Extended Data Figure 1 LC3-interacting protein PCM1 is not required for autophagy.

a, PCM1 associates with LC3, GATE16 and GABARAP. Silver staining of LC3, GATE16 or GABARAP complexes purified from U2OS cells that stably express ZZ–Flag–LC3, ZZ–Flag–GATE16, or ZZ–Flag–GABARAP in normal medium or subjected to 2 h Earle’s balanced salt solution (EBSS) starvation. Both PCM1 and p62 were identified by mass spectrometry analysis. b, PCM1 is not required for autophagy. Western blotting analysis of p62, LC3-I/II, PCM1 levels in control or PCM1 shRNA knockdown U2OS cells in normal medium or subjected to rapamycin treatment; quantified LC3-II level was normalized with β-tubulin. c, OFD1 messenger RNA levels remain unchanged upon serum starvation. Quantitative analysis of messenger RNA levels of OFD1 in Atg5+/+ and Atg5 −/− MEFs in normal medium or subjected to 24 h serum starvation. OFD1 mRNA levels were detected by quantitative RT–PCR and plotted after normalization. Similar results were obtained in three independent experiments.

Extended Data Figure 2 PCM1 is required for OFD1 centriolar satellite localization.

a, Representative confocal images of OFD1 and PCM1 localization from control or PCM1 knockdown U2OS cells in normal medium. Data shown represent 100 cells per well in triplicate samples. b, Quantified percentage of cells with PCM1 positive centriolar satellite OFD1 in a. Data shown represent 100 cells per well in triplicate samples. ***P < 0.001, two-tailed unpaired student’s _t_-test. c, LC3 partially colocalizes with PCM1 upon serum starvation. Representative confocal images of Myc–LC3 and PCM1 colocalization in U2OS cells expressing Myc–LC3 in normal medium or subjected to 24 h serum starvation. Arrows denote colocalized LC3 (green) and PCM1 (red) puncta. Data shown represent 100 cells per well in triplicate samples. d, Quantified percentage of cells with colocalization of Myc–LC3 and PCM1 in c. ***P < 0.001, two-tailed unpaired student’s _t_-test. Similar results were observed in three independent experiments.

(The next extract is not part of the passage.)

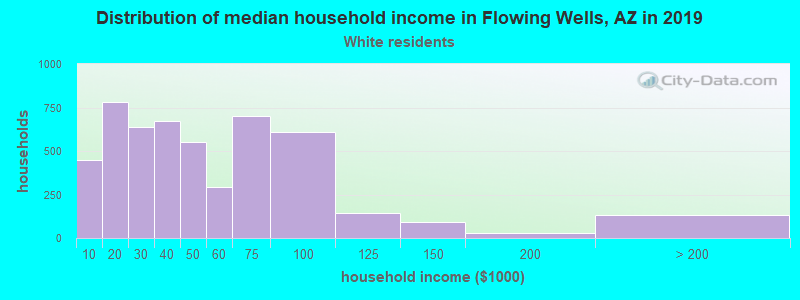 Flowing Wells household income for White non-Hispanic householders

Extended Data Figure 3 LC3 partially colocalizes with OFD1 but not with γ-tubulin.

a, LC3 colocalizes with OFD1 when the lysosome activity is blocked. Representative confocal images of Myc–LC3 and OFD1 colocalization in U2OS cells that stably express Myc–LC3 in normal medium or subjected to 2 h 50 nM bafilomycin A1 (Baf) or 100 µM CQ. Data shown represent 100 cells per well in triplicate samples. b, Quantified percentage of cells with colocalization of Myc–LC3 and OFD1 in a. c, LC3 does not colocalize with centrioles. Representative confocal images of LC3 and γ-tubulin colocalization in U2OS cells in normal medium or subjected to 24 h serum starvation. Data shown represent 100 cells per well in triplicate samples. d, Quantified percentage of cells with colocalization of LC3 and γ-tubulin in c. Similar results were obtained in three independent experiments.

Extended Data Figure 4 OFD1 but not PCM1 at centriolar satellites was degraded by autophagy.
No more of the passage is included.